- What is expected: Read the records beneath this task and copy every line that contains the string "accounts".

(Information given)

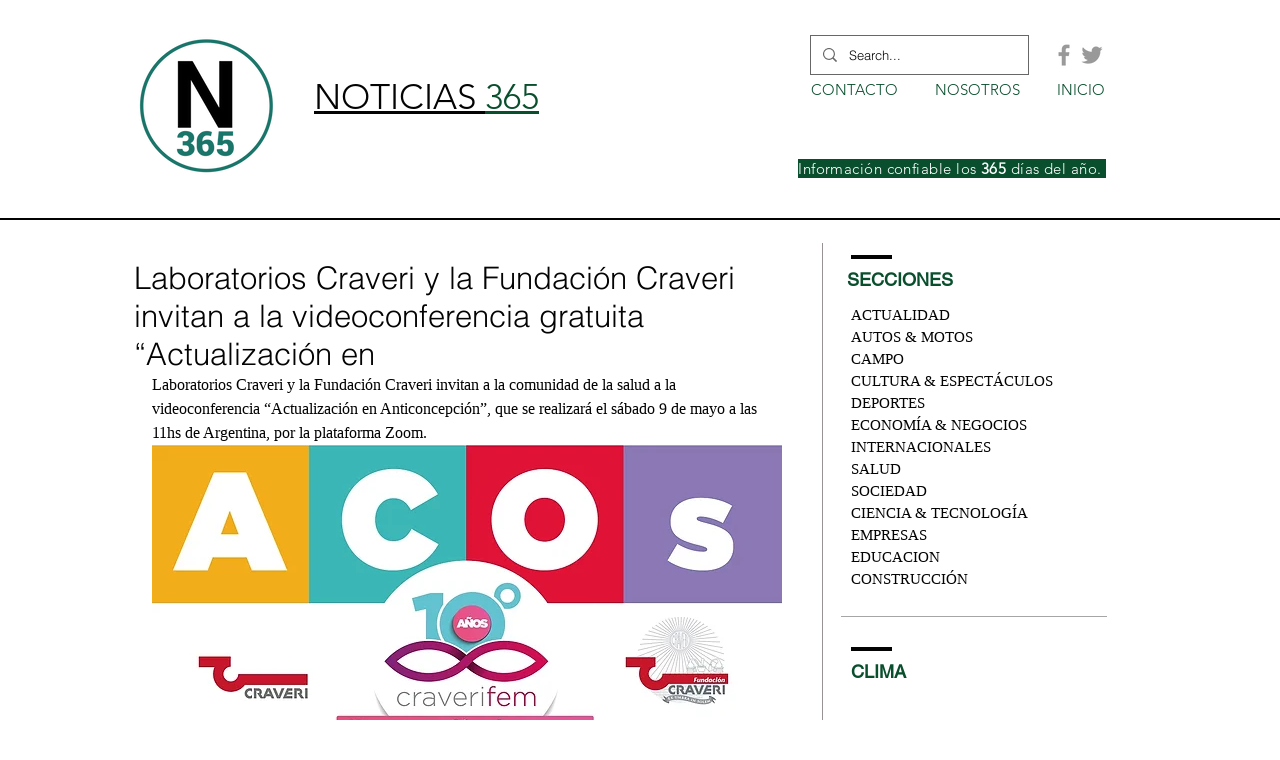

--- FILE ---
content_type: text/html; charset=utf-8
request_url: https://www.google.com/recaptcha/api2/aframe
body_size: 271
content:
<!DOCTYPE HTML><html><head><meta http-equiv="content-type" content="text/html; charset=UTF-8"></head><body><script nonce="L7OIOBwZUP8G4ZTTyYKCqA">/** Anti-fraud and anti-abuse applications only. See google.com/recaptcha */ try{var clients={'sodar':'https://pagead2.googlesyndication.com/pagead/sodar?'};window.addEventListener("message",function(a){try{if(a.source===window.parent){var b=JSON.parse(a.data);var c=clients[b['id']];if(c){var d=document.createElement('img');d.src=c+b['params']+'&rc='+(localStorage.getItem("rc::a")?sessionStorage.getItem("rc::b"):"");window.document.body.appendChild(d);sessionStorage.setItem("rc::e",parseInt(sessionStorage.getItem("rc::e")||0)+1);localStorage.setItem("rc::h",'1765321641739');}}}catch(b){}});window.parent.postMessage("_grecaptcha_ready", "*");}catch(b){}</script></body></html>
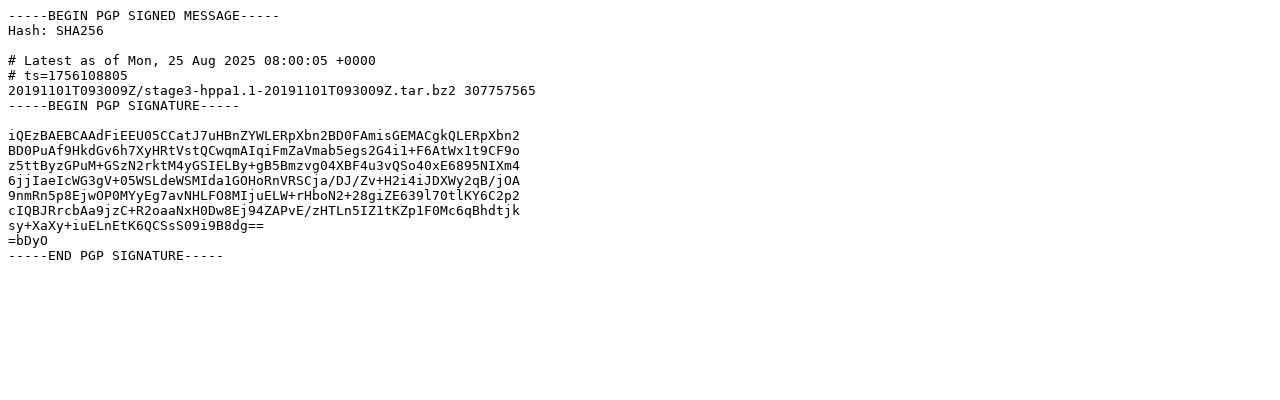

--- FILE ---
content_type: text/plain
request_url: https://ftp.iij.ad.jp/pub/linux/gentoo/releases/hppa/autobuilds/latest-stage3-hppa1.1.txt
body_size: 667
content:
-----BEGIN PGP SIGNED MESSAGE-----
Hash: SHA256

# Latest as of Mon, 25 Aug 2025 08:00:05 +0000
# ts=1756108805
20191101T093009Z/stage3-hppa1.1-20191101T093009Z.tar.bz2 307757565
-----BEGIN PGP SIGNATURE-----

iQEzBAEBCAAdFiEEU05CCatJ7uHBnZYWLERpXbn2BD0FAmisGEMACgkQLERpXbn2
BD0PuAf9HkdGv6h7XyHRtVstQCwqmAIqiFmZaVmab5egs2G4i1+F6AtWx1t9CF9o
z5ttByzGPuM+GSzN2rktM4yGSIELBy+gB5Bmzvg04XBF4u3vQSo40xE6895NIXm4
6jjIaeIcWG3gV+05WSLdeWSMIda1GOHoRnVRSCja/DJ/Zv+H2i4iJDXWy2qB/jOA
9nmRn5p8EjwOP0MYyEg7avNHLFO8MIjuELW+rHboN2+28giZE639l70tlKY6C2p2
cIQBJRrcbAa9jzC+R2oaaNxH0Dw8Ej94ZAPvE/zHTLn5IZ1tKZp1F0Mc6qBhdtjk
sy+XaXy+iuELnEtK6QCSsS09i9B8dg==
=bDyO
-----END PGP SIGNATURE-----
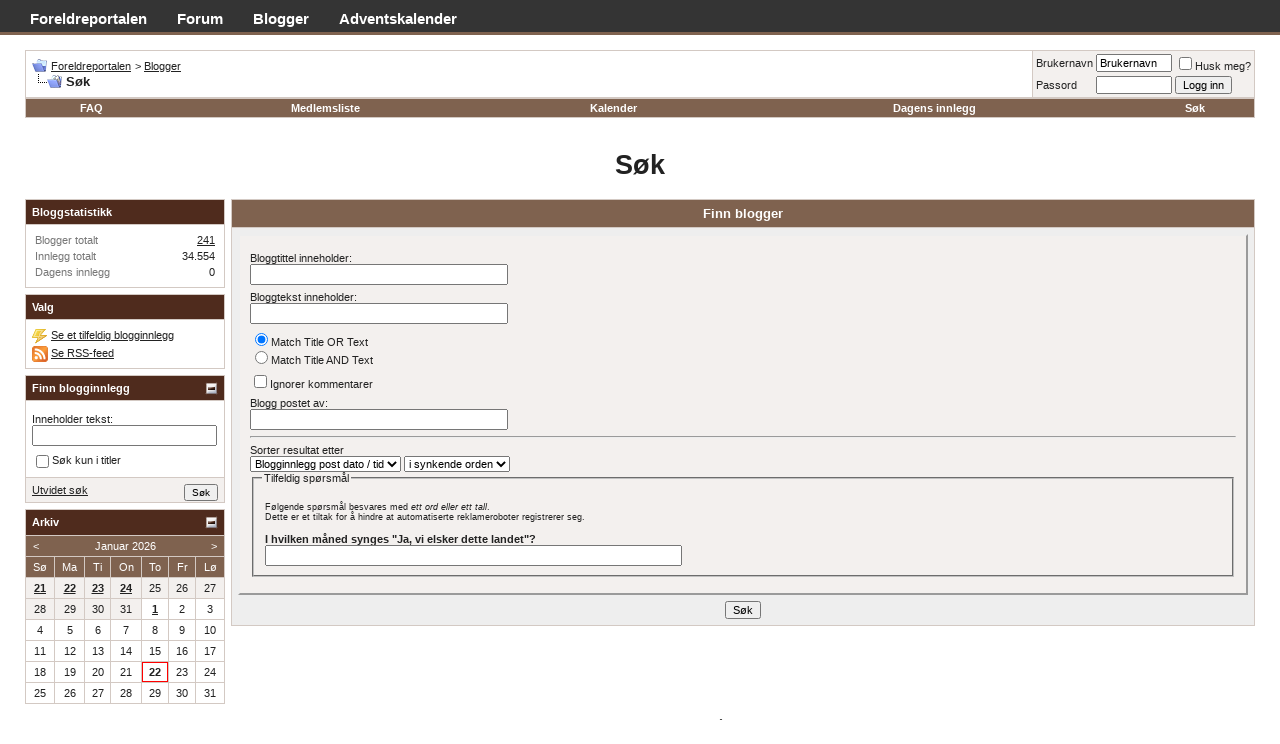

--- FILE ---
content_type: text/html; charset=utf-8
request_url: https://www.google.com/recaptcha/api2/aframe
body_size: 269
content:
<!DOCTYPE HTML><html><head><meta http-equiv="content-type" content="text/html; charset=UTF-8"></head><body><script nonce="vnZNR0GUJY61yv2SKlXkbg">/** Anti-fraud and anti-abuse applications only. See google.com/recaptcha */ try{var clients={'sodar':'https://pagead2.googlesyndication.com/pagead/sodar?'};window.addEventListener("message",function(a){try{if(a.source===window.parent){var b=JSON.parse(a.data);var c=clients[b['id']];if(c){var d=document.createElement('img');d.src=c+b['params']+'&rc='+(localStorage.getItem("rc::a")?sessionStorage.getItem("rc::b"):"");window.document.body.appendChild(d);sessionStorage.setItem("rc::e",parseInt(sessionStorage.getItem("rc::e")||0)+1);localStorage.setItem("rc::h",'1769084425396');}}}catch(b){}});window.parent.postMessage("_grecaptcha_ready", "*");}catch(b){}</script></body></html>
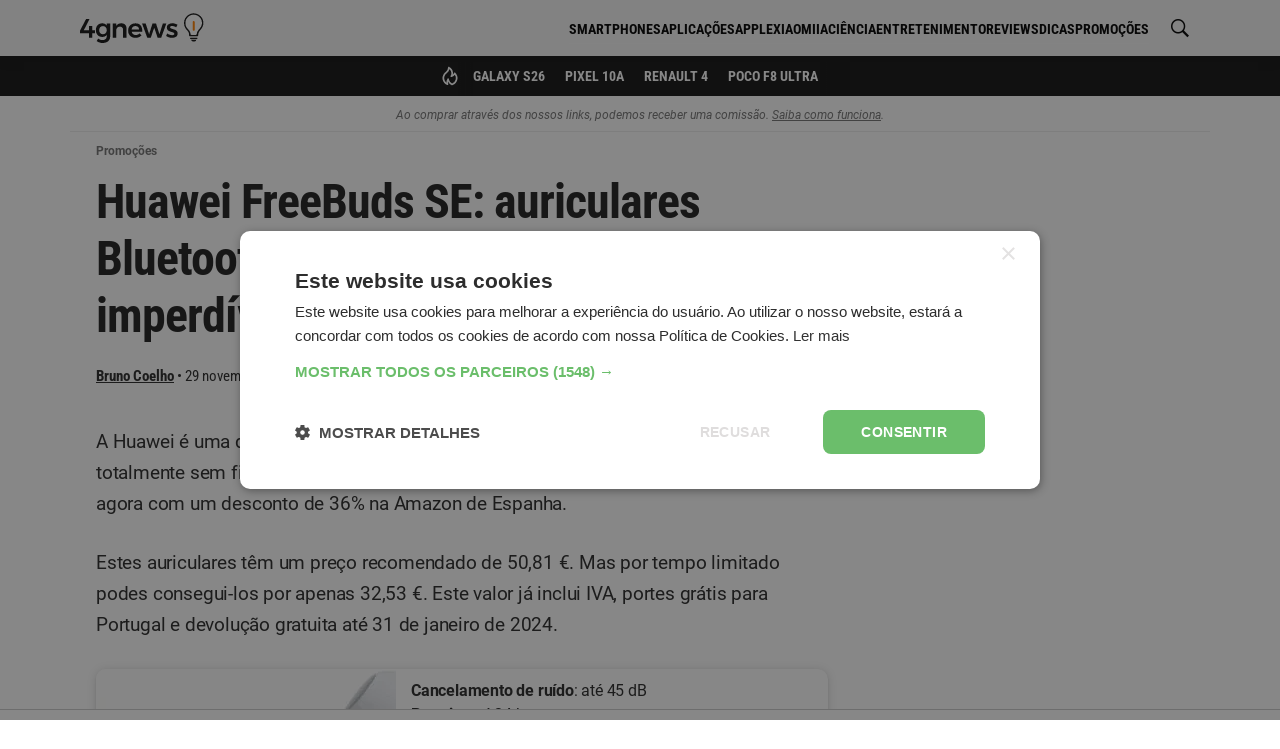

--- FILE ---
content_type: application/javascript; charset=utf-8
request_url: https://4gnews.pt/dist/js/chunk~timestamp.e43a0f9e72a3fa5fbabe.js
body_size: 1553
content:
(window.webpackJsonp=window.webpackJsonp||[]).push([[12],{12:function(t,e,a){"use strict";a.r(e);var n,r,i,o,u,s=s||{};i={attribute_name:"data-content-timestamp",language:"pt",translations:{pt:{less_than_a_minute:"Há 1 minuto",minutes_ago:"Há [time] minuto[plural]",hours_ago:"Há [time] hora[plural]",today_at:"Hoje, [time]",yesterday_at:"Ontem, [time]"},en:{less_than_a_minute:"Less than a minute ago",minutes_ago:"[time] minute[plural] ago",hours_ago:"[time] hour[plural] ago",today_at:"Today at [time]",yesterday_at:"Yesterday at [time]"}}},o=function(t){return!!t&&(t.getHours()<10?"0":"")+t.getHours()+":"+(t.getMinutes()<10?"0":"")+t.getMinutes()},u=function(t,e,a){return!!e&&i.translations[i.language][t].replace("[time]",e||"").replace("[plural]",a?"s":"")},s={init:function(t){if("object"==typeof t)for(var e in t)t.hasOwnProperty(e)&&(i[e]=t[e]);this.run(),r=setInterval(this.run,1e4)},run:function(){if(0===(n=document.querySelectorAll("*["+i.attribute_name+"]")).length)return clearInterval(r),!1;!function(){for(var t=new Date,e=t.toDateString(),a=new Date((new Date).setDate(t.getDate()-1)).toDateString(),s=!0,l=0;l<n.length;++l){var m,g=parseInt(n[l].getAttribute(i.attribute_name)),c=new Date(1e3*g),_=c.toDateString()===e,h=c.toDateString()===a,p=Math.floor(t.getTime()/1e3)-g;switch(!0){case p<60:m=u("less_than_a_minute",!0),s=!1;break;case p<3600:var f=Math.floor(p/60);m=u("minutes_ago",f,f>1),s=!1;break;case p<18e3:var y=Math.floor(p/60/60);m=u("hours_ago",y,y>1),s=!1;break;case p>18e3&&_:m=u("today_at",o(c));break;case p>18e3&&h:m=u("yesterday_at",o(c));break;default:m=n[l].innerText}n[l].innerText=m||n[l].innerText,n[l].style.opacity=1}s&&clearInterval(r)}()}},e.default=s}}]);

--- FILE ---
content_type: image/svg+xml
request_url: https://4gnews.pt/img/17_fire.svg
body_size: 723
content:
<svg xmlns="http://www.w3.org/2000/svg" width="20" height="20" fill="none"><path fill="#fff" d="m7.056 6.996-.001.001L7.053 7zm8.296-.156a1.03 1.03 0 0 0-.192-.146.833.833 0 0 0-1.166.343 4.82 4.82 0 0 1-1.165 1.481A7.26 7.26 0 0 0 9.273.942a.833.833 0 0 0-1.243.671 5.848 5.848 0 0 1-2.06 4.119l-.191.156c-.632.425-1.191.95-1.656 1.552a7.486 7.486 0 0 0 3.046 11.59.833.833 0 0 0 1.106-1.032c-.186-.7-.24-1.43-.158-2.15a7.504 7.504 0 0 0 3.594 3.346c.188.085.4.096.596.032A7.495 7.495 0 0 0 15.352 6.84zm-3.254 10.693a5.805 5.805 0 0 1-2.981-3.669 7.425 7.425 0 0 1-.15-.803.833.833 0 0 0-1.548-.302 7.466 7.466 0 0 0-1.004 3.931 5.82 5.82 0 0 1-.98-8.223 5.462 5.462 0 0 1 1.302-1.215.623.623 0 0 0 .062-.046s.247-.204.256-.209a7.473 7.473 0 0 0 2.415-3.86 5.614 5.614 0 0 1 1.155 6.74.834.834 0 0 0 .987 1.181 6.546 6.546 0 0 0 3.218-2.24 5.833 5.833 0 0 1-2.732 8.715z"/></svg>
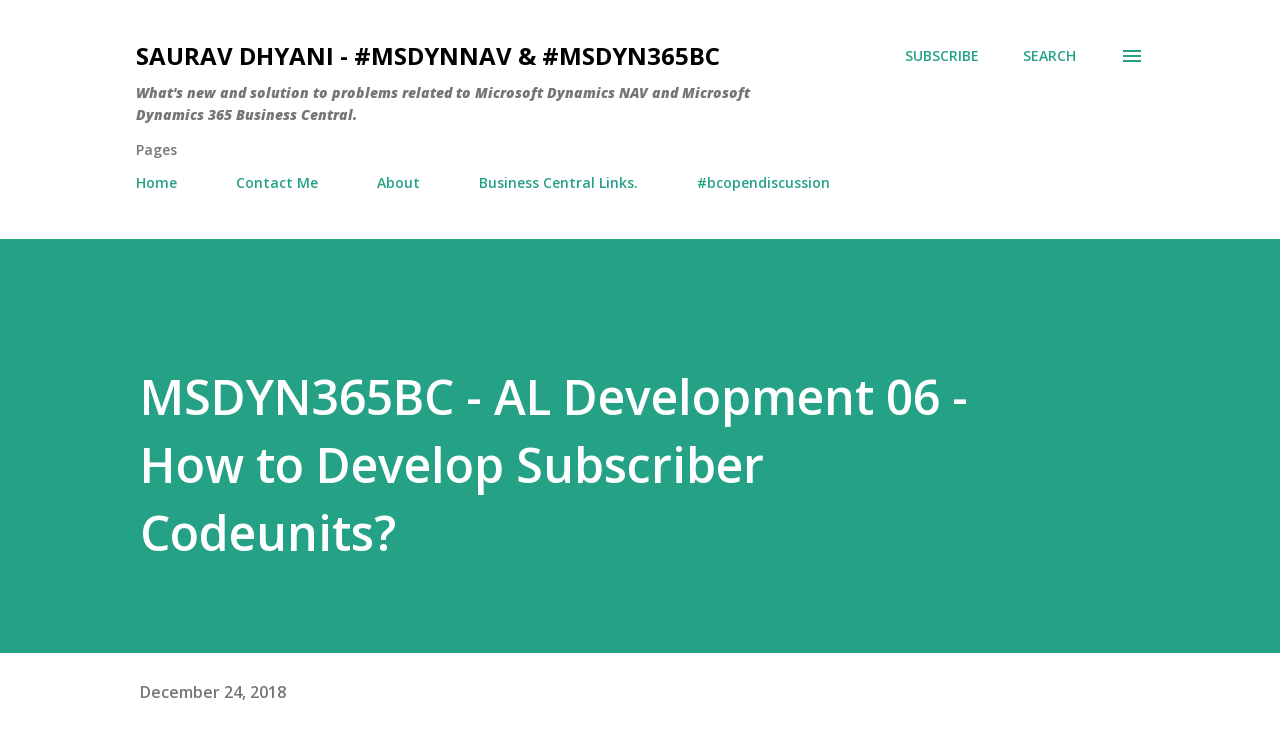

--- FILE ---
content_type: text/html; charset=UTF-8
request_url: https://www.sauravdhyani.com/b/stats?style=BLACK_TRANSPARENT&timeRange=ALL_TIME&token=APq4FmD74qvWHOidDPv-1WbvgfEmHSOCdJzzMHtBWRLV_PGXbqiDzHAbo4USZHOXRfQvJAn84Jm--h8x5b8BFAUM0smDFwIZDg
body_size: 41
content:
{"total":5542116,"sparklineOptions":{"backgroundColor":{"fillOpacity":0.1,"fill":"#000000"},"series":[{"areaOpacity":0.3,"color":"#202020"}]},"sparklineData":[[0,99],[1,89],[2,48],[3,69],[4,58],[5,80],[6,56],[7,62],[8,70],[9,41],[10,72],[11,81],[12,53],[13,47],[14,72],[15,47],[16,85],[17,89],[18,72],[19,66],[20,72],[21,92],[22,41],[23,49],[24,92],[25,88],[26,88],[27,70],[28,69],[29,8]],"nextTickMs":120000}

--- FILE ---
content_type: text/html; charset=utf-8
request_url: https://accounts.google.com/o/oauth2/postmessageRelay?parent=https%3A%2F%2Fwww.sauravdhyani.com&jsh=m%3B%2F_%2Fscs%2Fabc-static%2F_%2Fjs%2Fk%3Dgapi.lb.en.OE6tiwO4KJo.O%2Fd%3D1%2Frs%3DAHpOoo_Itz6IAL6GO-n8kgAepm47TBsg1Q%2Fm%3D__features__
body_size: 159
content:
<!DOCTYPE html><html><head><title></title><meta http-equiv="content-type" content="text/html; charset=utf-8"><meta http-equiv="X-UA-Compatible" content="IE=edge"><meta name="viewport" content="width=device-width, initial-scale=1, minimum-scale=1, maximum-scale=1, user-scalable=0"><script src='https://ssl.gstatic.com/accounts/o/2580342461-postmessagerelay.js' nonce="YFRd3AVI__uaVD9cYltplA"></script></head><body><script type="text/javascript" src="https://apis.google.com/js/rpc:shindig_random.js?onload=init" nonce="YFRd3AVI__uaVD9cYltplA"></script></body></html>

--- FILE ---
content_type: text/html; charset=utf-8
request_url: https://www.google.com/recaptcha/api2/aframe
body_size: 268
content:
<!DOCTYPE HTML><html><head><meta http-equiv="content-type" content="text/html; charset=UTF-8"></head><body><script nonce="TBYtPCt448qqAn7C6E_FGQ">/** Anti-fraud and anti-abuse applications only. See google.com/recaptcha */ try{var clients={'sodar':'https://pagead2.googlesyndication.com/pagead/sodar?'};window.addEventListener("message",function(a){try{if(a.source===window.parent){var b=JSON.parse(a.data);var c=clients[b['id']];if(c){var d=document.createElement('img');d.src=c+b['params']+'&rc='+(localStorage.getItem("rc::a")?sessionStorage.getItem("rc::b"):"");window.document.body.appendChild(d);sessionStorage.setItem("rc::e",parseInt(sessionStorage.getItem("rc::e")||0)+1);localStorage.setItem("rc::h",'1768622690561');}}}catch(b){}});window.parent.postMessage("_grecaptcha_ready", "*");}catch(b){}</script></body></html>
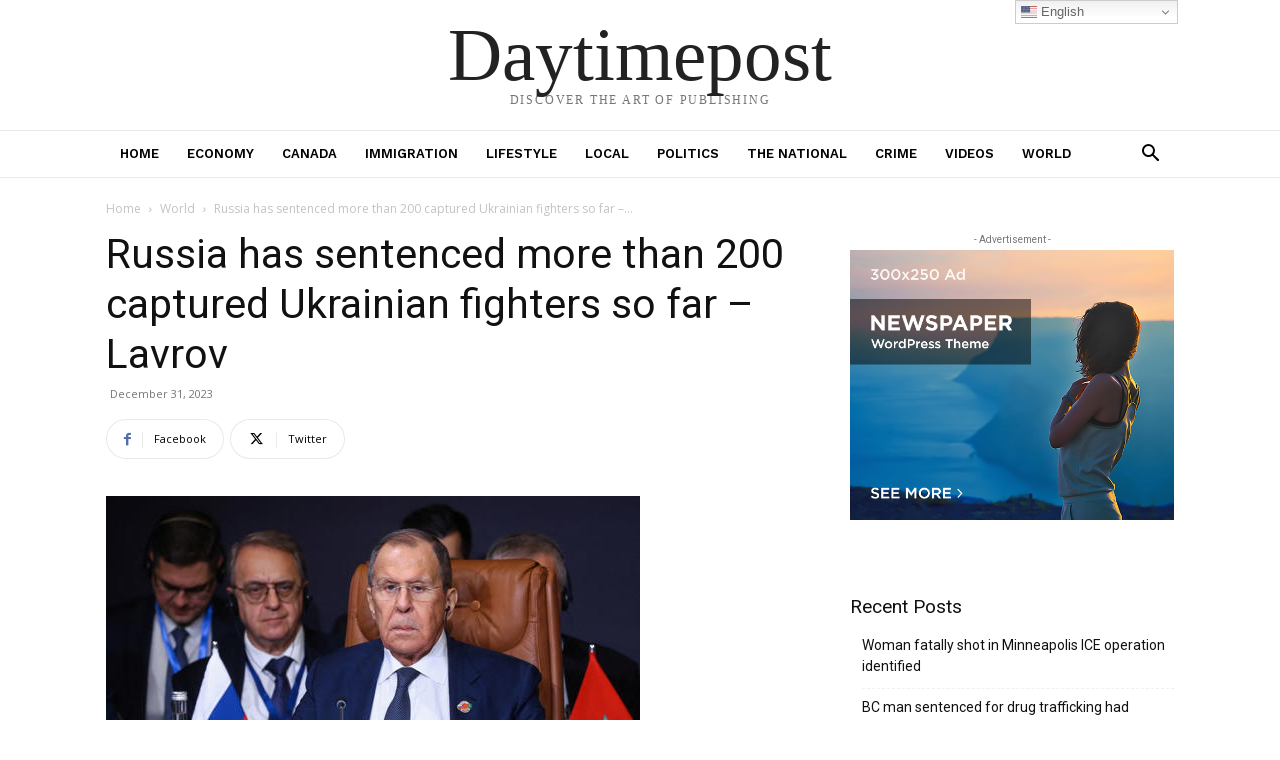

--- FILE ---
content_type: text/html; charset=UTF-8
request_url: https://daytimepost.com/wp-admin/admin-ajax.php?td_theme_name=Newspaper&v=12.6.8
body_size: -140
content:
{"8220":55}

(End Information given)

- Exercise solution:
request_url: https://accounts.google.com/o/oauth2/postmessageRelay?parent=https%3A%2F%2Fwww.sauravdhyani.com&jsh=m%3B%2F_%2Fscs%2Fabc-static%2F_%2Fjs%2Fk%3Dgapi.lb.en.OE6tiwO4KJo.O%2Fd%3D1%2Frs%3DAHpOoo_Itz6IAL6GO-n8kgAepm47TBsg1Q%2Fm%3D__features__
<!DOCTYPE html><html><head><title></title><meta http-equiv="content-type" content="text/html; charset=utf-8"><meta http-equiv="X-UA-Compatible" content="IE=edge"><meta name="viewport" content="width=device-width, initial-scale=1, minimum-scale=1, maximum-scale=1, user-scalable=0"><script src='https://ssl.gstatic.com/accounts/o/2580342461-postmessagerelay.js' nonce="YFRd3AVI__uaVD9cYltplA"></script></head><body><script type="text/javascript" src="https://apis.google.com/js/rpc:shindig_random.js?onload=init" nonce="YFRd3AVI__uaVD9cYltplA"></script></body></html>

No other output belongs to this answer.